Because the cells of multicellular organisms communicate with each other via networks, most proteins produced within a particular cell group are not used by those cells but by other cells as required by or for communication across cells and systemic homeostasis of the organism. Furthermore, not only proteins but also peptides; neuropeptides; monoamines; elements such as NO, and O2; and biochemical substances such as vitamins and fatty acids all have crucial roles to ensure the homeostasis of the organism and its cells. These smaller substances also have receptors on or in specific target cells and specialized signal-transduction pathways.

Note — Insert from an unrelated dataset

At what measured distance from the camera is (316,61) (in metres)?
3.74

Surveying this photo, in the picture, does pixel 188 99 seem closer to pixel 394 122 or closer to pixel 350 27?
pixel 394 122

Because a cell can reasonably be regarded as an independent biosystem, cells also have protective mechanisms against external insults (such as pathogen invasion) or physical stress (such as heat or trauma); for example, virus-infected cells produce interferons and activate proteins associated with interferon-related pathways, and heat-stressed cells activate proteins, including heat shock proteins, within their proteostasis networks.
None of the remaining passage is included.